Google’s DeepMind artificial intelligence has produced what could be some of the most realistic-sounding machine speech yet. WaveNet, as the system is called, generates voices by sampling real human speech and directly modeling audio waveforms based on it, as well as its previously generated audio. In Google’s tests, both English and Mandarin Chinese listeners found WaveNet more realistic than other types of text-to-speech programs, although it was less convincing than actual human speech. If that weren’t enough, it can also play the piano rather well.
Text-to-speech programs are increasingly important for computing, as people begin to rely on bots and AI personal assistants like Apple’s Siri, Microsoft’s Cortana, Amazon’s Alexa, and the Google Assistant. If you ask Siri or Cortana a question, though, they’ll reply with actual recordings of a human voice, rearranged and combined in small pieces. This is called concatenative text to speech, and as one expert puts it, it’s a little like a ransom note. The results are often fairly realistic, but as Google writes, producing a new audio persona or tone of voice requires having an actor record every possible sound in a database. Here’s one phrase, created by Google.
The alternative is parametric text to speech — building a completely computer-generated voice, using coded rules based on grammar or mouth sounds. Parametric voices don’t need source material to produce words. But the results, at least in English, are often stilted and robotic. You can hear that here.

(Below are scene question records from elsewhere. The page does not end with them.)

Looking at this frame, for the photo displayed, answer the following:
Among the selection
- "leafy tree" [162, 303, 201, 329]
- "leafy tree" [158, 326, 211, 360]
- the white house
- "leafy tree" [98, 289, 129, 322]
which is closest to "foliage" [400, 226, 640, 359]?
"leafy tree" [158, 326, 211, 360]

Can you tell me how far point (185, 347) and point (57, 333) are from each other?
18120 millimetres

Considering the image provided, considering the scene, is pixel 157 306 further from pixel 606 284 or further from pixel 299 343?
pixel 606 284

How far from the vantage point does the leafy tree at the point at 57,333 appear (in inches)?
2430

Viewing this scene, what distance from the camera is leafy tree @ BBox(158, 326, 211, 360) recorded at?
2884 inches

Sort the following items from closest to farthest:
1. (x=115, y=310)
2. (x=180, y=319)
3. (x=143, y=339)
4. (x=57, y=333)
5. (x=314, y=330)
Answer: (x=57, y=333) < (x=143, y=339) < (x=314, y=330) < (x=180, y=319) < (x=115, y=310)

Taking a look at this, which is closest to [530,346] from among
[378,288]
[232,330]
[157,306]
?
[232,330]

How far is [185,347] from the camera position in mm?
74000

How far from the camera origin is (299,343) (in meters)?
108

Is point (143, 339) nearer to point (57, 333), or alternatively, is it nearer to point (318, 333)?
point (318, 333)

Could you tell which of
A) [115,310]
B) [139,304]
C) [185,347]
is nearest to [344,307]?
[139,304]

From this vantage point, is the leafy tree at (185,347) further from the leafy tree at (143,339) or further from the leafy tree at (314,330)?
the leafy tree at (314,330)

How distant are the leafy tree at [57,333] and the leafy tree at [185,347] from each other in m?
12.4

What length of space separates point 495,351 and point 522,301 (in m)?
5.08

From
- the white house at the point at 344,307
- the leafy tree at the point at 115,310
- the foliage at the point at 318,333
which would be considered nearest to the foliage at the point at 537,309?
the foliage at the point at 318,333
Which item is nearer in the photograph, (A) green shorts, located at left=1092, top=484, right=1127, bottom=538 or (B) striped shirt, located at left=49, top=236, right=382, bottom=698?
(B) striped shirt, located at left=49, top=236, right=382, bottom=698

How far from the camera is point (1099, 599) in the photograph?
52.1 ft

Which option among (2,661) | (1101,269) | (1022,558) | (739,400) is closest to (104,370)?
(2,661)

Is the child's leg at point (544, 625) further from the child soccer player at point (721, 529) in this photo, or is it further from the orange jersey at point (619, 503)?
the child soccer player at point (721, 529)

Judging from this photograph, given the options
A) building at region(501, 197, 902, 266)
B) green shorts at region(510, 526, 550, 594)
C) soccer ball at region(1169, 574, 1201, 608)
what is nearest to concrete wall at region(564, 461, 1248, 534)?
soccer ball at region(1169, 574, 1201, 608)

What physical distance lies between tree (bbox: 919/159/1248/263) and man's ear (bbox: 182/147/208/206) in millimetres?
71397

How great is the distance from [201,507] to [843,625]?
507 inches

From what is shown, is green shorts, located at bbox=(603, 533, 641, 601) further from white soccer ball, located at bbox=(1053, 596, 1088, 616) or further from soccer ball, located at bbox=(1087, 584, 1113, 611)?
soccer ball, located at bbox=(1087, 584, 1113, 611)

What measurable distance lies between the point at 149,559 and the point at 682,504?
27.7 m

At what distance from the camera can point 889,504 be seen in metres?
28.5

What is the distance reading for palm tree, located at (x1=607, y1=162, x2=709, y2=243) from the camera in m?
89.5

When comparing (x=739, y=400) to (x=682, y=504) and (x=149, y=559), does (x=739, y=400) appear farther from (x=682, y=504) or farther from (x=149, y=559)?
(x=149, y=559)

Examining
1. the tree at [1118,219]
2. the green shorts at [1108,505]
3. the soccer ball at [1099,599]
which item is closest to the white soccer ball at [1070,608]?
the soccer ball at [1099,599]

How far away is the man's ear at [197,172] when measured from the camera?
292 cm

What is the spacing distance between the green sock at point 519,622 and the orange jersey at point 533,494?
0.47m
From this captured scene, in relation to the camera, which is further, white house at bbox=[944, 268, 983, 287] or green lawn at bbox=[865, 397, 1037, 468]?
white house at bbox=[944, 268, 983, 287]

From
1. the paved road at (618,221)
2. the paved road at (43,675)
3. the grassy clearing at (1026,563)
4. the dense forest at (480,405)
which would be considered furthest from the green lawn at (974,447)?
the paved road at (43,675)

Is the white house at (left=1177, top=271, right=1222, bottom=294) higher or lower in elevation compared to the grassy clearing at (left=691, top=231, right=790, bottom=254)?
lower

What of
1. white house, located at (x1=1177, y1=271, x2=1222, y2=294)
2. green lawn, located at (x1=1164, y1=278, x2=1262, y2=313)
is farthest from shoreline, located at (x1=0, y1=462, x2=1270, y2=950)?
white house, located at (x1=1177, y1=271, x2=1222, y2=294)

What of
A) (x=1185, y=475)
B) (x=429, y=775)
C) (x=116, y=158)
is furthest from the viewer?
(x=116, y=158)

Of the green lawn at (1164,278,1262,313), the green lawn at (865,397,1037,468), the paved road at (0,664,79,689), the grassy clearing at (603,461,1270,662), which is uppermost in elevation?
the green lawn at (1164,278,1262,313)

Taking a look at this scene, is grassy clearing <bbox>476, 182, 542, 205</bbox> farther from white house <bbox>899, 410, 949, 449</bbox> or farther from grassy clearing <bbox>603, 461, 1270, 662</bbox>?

Google’s system is still based on real voice input. But instead of chopping up recordings, it learns from them, then independently creates its own sounds in a variety of voices. The results are something like this.
Actually, that’s not quite right. On its own, WaveNet only knows a language’s sounds, not its content. Fire it up, and it produces pleasing yet mysterious nonsense, complete with human-like pauses and breath sounds. For meaningful speech, Google shapes the results with linguistic rules and suggestions.
But the system itself isn’t specifically tied to speech. It can learn, for example, from piano music, too.
Granted, there’s already plenty of generative music, and it’s not nearly as complicated as making speech that humans will recognize as their own. On a scale from 1 (not realistic) to 5 (very realistic), listeners in around 500 blind tests rated WaveNet at 4.21 in English and 4.08 in Mandarin. While even human speech didn’t get a perfect 5, it was still higher, at 4.55 in English and 4.21 in Mandarin. On the other hand, WaveNet outperformed other methods by a wide margin.
WaveNet isn’t going to be showing up in something like Google Assistant right now — its step-by-step processing system requires a comparatively huge amount of computing power. But Google explains more about the system here, complete with more samples. For mathematical models and other details, there are also two papers posted online.